• Reading passage
The regenerated files are written under `outputs/`. The copies used for the
paper are stored under `data/`, `results/`, `figures/`, and `latex/`.

## Tables and Figures

The full experiment script regenerates the aggregate metrics, error-type recall
metrics, PNG figures, and LaTeX tables. The included tables are:

- `latex/main_results_table.tex`
- `latex/error_recall_table.tex`

The included PDF figures are:

- `figures/invalid_recall_by_verifier.pdf`
- `figures/recall_by_corruption_type.pdf`

## Paper-Result Mapping

- Table 2 comes from `results/aggregate_metrics.csv`.
- Table 3 comes from `results/error_type_recall.csv`.
- Figure 1 comes from `figures/`.
- Appendix B comes from `llm_pilot/pilot_summary.json`.

The controlled benchmark contains 500 synthetic biomedical problems and 3,000
candidate solutions. It is deterministic under seed 42.

• Task item
Answer these questions about the excerpt on regenerating the paper's results:
(a) Under which directory are the regenerated files written?
(b) Which file does Table 3 come from?
(c) How many candidate solutions does the controlled benchmark contain?
The items that follow are separate material and have no connection to the excerpt.

(Source data)
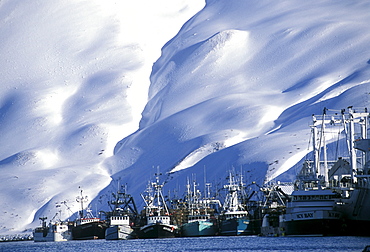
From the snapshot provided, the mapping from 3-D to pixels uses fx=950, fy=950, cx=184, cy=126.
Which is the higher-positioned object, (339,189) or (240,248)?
(339,189)

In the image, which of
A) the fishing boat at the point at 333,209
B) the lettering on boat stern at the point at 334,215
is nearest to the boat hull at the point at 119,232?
the fishing boat at the point at 333,209

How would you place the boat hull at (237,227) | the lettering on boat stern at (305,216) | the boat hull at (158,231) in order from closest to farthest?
the lettering on boat stern at (305,216), the boat hull at (237,227), the boat hull at (158,231)

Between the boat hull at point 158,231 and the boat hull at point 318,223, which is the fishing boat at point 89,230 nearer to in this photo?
the boat hull at point 158,231

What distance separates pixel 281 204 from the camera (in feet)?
524

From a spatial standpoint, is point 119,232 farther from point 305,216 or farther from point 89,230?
point 305,216

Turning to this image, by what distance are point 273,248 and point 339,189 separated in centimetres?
2943

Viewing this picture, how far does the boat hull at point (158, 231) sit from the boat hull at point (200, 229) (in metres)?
2.46

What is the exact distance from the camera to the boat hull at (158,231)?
151375 mm

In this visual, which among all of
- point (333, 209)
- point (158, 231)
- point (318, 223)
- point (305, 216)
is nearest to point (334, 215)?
point (333, 209)

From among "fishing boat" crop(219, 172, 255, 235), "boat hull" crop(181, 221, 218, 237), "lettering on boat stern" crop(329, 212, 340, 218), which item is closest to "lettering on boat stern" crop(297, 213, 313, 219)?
"lettering on boat stern" crop(329, 212, 340, 218)

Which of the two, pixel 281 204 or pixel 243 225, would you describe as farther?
pixel 281 204

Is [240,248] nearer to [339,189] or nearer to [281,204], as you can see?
[339,189]

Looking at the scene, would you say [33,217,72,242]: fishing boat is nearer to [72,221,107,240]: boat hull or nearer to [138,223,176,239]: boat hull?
[72,221,107,240]: boat hull

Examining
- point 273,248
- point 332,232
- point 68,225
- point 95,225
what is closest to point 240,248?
point 273,248
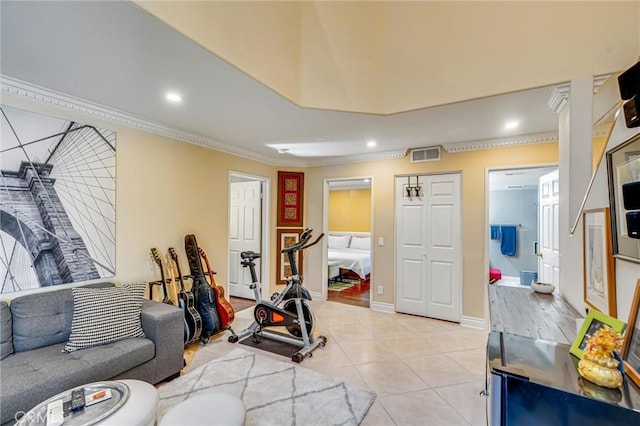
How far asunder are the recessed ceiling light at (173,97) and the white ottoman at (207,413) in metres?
2.28

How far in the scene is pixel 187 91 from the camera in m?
2.34

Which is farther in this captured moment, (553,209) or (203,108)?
(553,209)

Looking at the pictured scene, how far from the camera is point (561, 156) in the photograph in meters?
2.24

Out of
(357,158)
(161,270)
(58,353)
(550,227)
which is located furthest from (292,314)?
(550,227)

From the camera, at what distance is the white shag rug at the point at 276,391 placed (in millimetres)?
2031

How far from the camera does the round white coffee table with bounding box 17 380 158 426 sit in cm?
133

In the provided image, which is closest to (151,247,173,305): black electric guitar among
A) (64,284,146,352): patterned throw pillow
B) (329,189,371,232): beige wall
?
(64,284,146,352): patterned throw pillow

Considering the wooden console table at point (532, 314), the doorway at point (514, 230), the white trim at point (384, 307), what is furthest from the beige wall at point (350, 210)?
the wooden console table at point (532, 314)

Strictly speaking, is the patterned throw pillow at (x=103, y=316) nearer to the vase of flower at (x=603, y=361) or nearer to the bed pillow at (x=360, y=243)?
the vase of flower at (x=603, y=361)

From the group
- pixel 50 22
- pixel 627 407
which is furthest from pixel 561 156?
pixel 50 22

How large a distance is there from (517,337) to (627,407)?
21.7 inches

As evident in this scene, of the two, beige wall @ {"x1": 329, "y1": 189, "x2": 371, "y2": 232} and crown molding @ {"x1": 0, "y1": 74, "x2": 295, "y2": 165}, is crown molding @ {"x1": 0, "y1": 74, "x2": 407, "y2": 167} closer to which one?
crown molding @ {"x1": 0, "y1": 74, "x2": 295, "y2": 165}

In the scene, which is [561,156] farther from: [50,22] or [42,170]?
[42,170]

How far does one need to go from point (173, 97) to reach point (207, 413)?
2382 millimetres
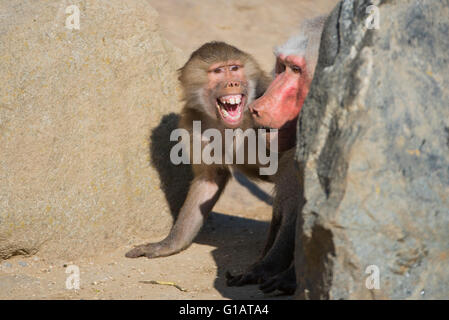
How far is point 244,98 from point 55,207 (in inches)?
52.2

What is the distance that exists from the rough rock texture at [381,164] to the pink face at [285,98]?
776mm

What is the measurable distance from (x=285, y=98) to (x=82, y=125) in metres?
1.47

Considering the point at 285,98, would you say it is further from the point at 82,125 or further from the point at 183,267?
the point at 82,125

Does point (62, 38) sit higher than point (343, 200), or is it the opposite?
point (62, 38)

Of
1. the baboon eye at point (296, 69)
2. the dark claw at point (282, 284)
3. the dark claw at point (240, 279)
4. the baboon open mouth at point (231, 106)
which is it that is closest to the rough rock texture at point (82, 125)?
the baboon open mouth at point (231, 106)

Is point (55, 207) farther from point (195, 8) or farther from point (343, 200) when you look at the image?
point (195, 8)

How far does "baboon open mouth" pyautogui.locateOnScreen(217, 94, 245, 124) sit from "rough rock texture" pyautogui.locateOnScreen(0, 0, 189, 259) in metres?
0.65

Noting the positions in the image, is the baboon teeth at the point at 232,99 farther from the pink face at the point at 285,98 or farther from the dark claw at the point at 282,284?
the dark claw at the point at 282,284

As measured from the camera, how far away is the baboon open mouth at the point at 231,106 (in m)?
3.97

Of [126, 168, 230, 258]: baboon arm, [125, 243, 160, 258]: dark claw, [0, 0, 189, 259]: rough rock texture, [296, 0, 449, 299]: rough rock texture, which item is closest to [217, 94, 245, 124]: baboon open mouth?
[126, 168, 230, 258]: baboon arm

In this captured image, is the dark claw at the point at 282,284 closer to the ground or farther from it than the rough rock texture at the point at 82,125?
closer to the ground
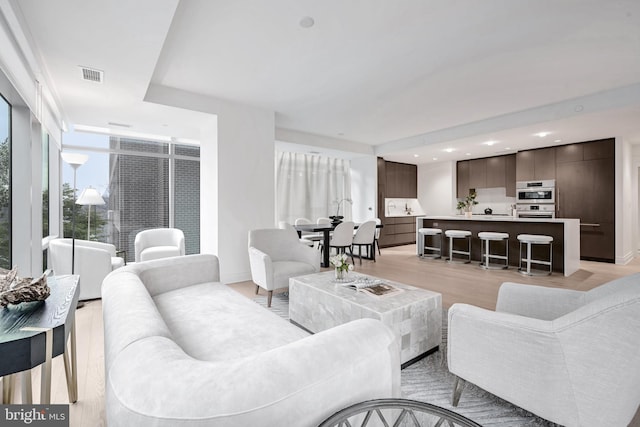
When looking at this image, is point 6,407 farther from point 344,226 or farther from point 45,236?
point 344,226

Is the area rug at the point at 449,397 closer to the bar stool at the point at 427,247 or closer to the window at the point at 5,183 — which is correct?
the window at the point at 5,183

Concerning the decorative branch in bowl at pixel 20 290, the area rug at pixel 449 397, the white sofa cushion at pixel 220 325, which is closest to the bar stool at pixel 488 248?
the area rug at pixel 449 397

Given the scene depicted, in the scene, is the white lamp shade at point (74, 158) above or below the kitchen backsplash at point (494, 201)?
above

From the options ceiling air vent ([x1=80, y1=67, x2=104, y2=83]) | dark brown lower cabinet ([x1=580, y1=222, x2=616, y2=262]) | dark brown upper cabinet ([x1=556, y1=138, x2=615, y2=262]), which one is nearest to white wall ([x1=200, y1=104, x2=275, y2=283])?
ceiling air vent ([x1=80, y1=67, x2=104, y2=83])

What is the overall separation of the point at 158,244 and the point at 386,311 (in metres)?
4.39

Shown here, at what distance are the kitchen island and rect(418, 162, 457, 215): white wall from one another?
221cm

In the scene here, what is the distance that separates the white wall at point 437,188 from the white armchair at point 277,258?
6073mm

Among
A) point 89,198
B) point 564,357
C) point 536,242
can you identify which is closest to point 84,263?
point 89,198

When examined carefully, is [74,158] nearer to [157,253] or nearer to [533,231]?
[157,253]

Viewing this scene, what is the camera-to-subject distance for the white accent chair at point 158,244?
14.8ft

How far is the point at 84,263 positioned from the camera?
3.59 m

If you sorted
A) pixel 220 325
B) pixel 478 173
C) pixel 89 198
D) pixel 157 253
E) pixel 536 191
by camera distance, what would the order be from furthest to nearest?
pixel 478 173 < pixel 536 191 < pixel 157 253 < pixel 89 198 < pixel 220 325

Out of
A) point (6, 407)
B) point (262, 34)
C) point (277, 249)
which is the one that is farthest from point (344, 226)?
point (6, 407)

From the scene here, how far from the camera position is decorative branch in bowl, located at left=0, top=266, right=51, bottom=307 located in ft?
4.22
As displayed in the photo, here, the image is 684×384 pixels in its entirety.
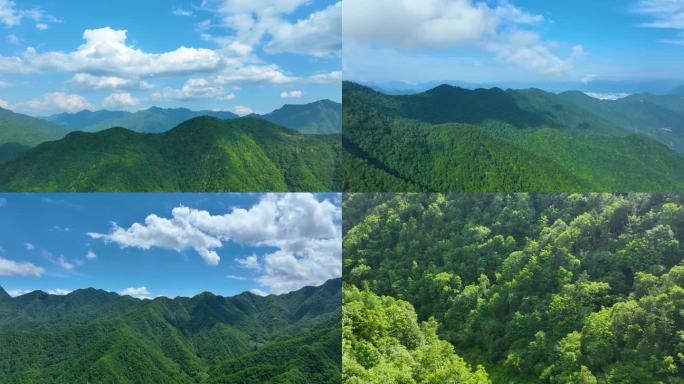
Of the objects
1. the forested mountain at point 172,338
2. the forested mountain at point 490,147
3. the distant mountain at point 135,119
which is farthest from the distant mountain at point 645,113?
the forested mountain at point 172,338

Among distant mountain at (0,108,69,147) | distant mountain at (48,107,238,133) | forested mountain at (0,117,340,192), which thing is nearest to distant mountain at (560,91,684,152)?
forested mountain at (0,117,340,192)

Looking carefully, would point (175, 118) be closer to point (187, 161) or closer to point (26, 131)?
point (187, 161)

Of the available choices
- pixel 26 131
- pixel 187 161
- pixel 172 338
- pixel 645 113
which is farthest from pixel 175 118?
pixel 645 113

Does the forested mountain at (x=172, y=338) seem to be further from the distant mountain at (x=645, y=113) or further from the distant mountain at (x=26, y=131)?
the distant mountain at (x=645, y=113)

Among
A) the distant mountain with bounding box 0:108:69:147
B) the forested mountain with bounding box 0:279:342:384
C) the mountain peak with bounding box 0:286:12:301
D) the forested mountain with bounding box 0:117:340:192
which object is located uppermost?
the distant mountain with bounding box 0:108:69:147

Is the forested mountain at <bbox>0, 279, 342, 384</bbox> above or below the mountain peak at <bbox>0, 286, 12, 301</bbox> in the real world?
below

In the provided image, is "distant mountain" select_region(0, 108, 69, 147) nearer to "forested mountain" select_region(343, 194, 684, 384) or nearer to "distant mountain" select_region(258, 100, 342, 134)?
"distant mountain" select_region(258, 100, 342, 134)
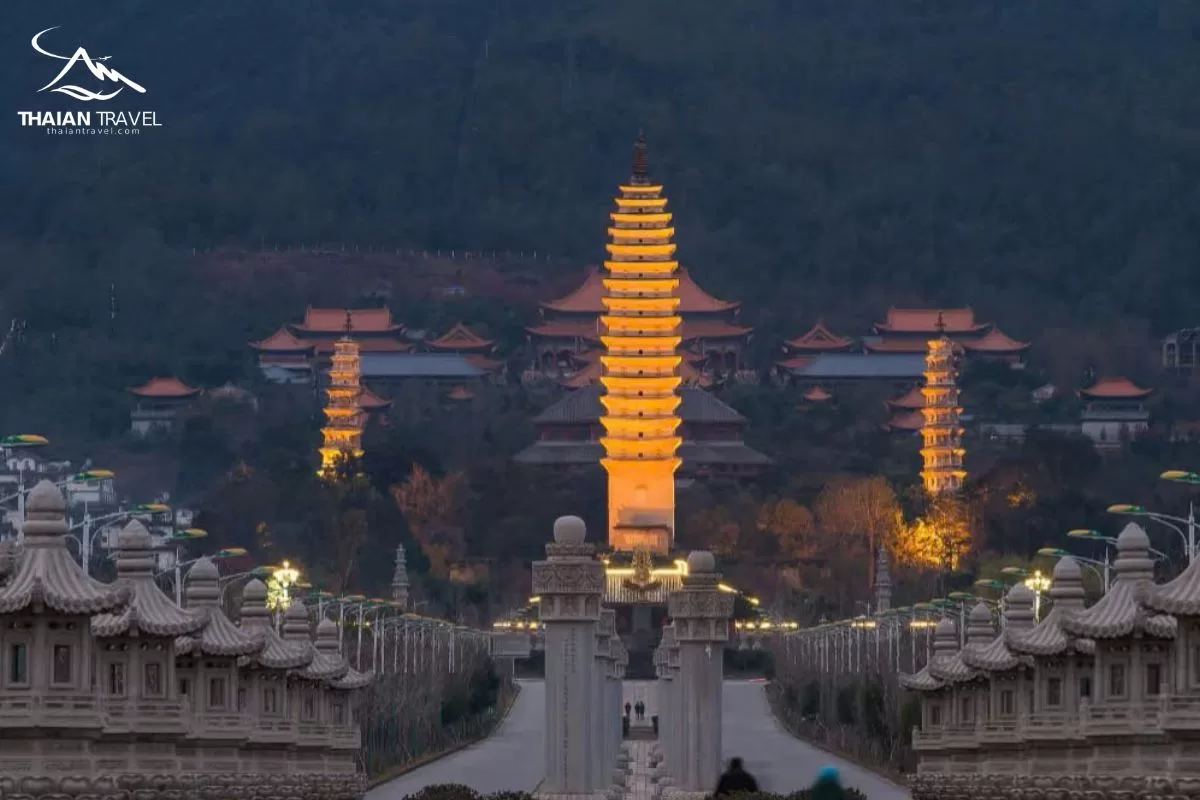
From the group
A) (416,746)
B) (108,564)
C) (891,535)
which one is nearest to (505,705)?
(108,564)

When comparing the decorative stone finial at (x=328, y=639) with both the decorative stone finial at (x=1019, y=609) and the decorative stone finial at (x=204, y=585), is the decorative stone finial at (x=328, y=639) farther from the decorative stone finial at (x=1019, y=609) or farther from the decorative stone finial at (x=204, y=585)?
the decorative stone finial at (x=204, y=585)

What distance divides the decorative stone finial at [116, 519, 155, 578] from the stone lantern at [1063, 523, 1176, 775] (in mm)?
11533

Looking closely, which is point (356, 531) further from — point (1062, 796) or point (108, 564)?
point (1062, 796)

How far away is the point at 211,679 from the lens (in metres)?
61.5

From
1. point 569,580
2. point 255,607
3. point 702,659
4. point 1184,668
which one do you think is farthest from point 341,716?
point 1184,668

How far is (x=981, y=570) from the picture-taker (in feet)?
503

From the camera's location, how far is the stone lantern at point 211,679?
5838 cm

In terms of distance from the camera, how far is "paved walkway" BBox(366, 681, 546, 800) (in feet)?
286

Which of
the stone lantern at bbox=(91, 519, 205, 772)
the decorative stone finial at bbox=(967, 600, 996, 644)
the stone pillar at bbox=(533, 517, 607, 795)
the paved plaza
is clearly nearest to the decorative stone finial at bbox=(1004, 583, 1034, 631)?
the paved plaza

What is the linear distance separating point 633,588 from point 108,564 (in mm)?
46897

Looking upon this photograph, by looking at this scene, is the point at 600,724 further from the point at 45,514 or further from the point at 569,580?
the point at 45,514

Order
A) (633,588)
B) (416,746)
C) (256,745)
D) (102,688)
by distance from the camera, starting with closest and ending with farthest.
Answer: (102,688) → (256,745) → (416,746) → (633,588)

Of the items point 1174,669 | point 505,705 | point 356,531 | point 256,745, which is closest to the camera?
point 1174,669

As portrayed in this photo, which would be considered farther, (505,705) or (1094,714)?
(505,705)
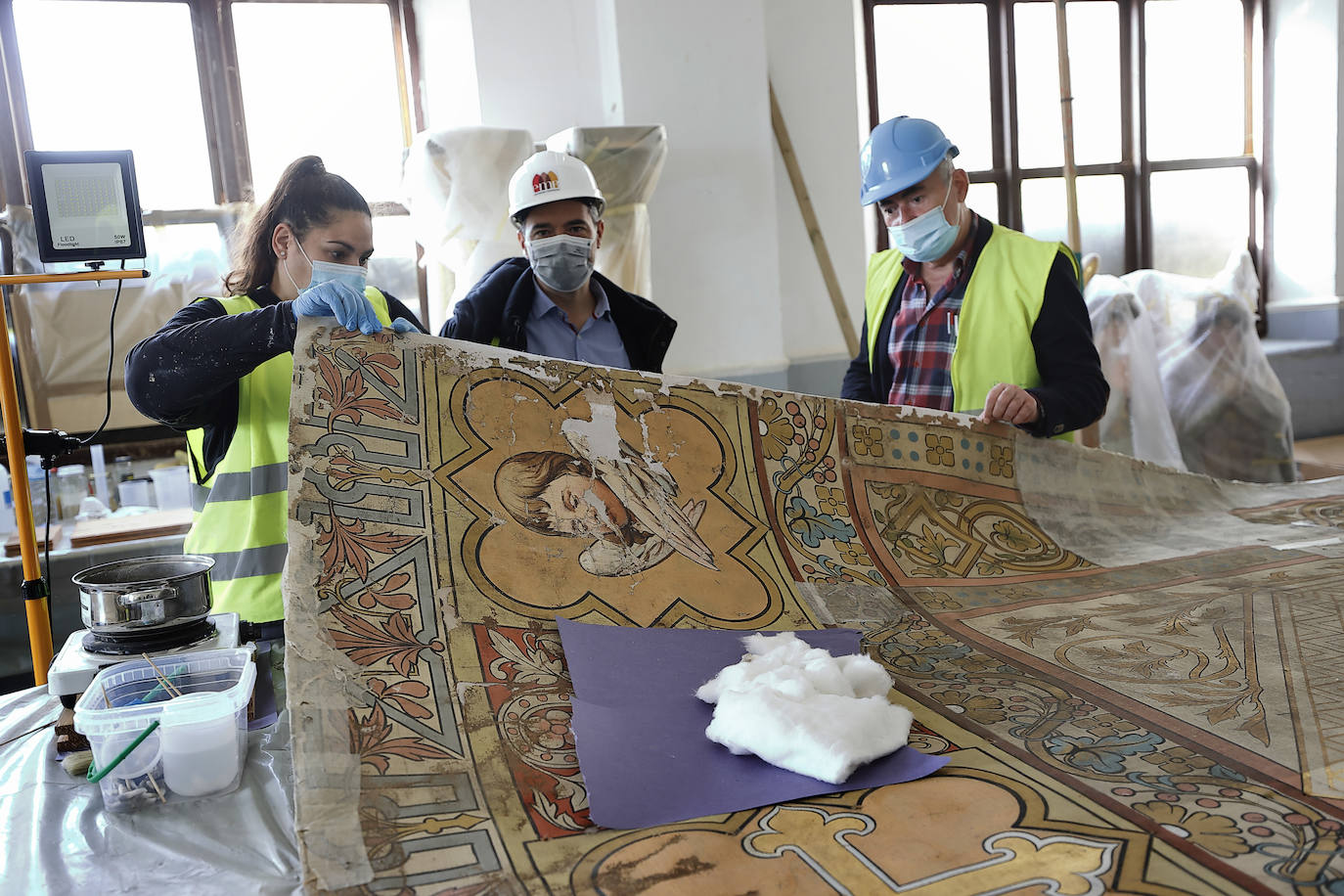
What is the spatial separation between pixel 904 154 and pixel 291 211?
1332 mm

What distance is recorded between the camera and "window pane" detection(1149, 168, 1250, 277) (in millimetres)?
5910

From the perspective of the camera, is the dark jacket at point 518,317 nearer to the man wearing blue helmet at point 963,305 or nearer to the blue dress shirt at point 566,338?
the blue dress shirt at point 566,338

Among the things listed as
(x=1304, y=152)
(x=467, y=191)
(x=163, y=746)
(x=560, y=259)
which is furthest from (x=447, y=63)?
(x=1304, y=152)

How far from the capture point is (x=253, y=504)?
1.74 metres

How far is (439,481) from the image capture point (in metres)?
1.48

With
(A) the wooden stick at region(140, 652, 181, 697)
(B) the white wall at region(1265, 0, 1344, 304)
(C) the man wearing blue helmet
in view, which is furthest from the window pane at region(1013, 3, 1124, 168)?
(A) the wooden stick at region(140, 652, 181, 697)

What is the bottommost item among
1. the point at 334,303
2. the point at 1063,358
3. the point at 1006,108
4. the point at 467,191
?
the point at 1063,358

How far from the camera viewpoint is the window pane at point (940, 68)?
17.4 ft

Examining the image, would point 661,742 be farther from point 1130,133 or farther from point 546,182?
point 1130,133

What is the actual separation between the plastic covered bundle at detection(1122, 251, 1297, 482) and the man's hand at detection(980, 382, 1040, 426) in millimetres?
3230

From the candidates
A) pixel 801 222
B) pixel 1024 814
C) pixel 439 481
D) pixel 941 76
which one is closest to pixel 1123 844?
pixel 1024 814

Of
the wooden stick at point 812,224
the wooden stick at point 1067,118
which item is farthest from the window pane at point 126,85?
the wooden stick at point 1067,118

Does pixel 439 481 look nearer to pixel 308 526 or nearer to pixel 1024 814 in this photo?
pixel 308 526

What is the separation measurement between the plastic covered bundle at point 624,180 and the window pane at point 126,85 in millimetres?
1667
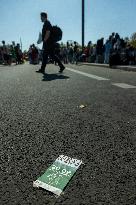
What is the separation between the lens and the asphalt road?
5.65ft

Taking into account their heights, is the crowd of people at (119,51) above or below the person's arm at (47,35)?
below

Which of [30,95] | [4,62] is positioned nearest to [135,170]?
[30,95]

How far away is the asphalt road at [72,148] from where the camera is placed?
1.72m

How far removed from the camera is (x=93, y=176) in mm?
1952

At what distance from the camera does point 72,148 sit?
2492 mm

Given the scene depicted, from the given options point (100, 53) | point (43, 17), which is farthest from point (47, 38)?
point (100, 53)

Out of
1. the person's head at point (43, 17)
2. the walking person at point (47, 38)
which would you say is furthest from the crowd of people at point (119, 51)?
the person's head at point (43, 17)

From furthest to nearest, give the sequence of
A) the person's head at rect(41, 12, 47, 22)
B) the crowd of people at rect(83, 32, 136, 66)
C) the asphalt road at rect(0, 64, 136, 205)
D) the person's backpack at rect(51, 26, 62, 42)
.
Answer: the crowd of people at rect(83, 32, 136, 66) < the person's backpack at rect(51, 26, 62, 42) < the person's head at rect(41, 12, 47, 22) < the asphalt road at rect(0, 64, 136, 205)

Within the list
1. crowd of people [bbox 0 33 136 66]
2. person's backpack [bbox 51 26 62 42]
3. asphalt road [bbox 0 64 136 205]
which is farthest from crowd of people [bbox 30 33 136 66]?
asphalt road [bbox 0 64 136 205]

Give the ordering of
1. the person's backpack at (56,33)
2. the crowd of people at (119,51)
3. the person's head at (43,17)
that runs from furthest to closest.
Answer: the crowd of people at (119,51), the person's backpack at (56,33), the person's head at (43,17)

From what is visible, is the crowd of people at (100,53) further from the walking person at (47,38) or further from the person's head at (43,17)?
the person's head at (43,17)

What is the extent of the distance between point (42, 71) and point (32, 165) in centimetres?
1010

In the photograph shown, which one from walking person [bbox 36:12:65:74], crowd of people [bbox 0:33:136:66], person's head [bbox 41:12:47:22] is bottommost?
crowd of people [bbox 0:33:136:66]

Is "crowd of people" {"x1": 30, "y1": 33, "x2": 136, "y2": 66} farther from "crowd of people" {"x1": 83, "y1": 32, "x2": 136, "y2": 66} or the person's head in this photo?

• Exercise response
(a) `outputs/`
(b) `results/error_type_recall.csv`
(c) 3,000